Lopez relocates to California

East Coast rider C.C. Lopez was on a plane Tuesday afternoon en route to California, where he hopes to make an impact in a jockey colony diminished by retirement and injury. Lopez, 42, will be represented by agent Ray Kravagna and will start riding at Santa Anita immediately. He was named on first-time starter Baja Dancer in race 4 on Thursday.

It will be only his second mount ever in California. Lopez said he hopes to make California his permanent home. "With all the retirements and injuries, it seemed like a good time to try," Lopez said Tuesday from his home in New Jersey. "Now is the time to come."

Known primary as a speed rider in the East, Lopez's style may fit well on a circuit that typically rewards speed. "I would prefer to be on the lead if possible, but that's doesn't mean I will be sending a horse off his feet if that's not his style. One of my best qualities is to leave the gate well without using them. Consequently, I always have horse when I am confronted in the lane."

Lopez originally contacted Brian Beach, agent for Julie Krone, to represent him in California. When Krone was injured, however, Beach decided to take a hiatus. Retired jockey Chris McCarron, now the Santa Anita general manager, put Lopez in touch with Kravagna, who has not had a jockey since Eddie Delahoussaye was injured last summer at Del Mar. Lopez admits he had second thoughts after he and Kravagna originally spoke. Then the weather turned again.

"We got eight inches of snow, I was out shoveling it, and said to myself 'What the hell am I doing?' " Lopez said.

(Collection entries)
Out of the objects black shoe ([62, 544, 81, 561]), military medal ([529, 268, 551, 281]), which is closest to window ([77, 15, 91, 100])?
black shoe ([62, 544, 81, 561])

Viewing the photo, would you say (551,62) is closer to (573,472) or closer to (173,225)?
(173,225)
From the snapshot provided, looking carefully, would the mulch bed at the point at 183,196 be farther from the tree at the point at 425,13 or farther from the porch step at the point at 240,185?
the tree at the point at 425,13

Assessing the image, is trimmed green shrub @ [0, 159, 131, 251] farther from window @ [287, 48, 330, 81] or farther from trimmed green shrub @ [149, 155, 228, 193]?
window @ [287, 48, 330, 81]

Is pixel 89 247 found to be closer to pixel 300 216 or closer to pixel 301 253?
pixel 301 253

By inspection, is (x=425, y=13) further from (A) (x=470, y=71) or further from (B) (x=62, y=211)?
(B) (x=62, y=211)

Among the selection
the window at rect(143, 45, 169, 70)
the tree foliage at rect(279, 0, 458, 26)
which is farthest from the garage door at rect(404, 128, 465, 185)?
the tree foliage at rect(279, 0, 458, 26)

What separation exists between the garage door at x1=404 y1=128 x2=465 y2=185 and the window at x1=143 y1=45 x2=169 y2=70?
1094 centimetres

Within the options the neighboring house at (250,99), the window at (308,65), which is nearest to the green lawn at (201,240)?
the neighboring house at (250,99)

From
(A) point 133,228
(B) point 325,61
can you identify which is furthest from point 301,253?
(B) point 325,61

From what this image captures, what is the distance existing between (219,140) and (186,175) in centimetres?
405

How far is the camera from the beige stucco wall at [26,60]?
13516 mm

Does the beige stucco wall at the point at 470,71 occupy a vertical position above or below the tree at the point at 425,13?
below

TASKS TO PERFORM
[1] Answer these questions using the article above on Lopez's move to California.
(a) Which agent will represent Lopez in California?
(b) What horse was Lopez named to ride in race 4 on Thursday?
(c) How much snow fell before Lopez stopped having second thoughts?
[2] Please set down the part of the article about Lopez's move from "Lopez relocates to" to "4 on Thursday.", copied word for word.

RESULTS
[1]
(a) Ray Kravagna
(b) Baja Dancer
(c) Eight inches

[2]
Lopez relocates to California

East Coast rider C.C. Lopez was on a plane Tuesday afternoon en route to California, where he hopes to make an impact in a jockey colony diminished by retirement and injury. Lopez, 42, will be represented by agent Ray Kravagna and will start riding at Santa Anita immediately. He was named on first-time starter Baja Dancer in race 4 on Thursday.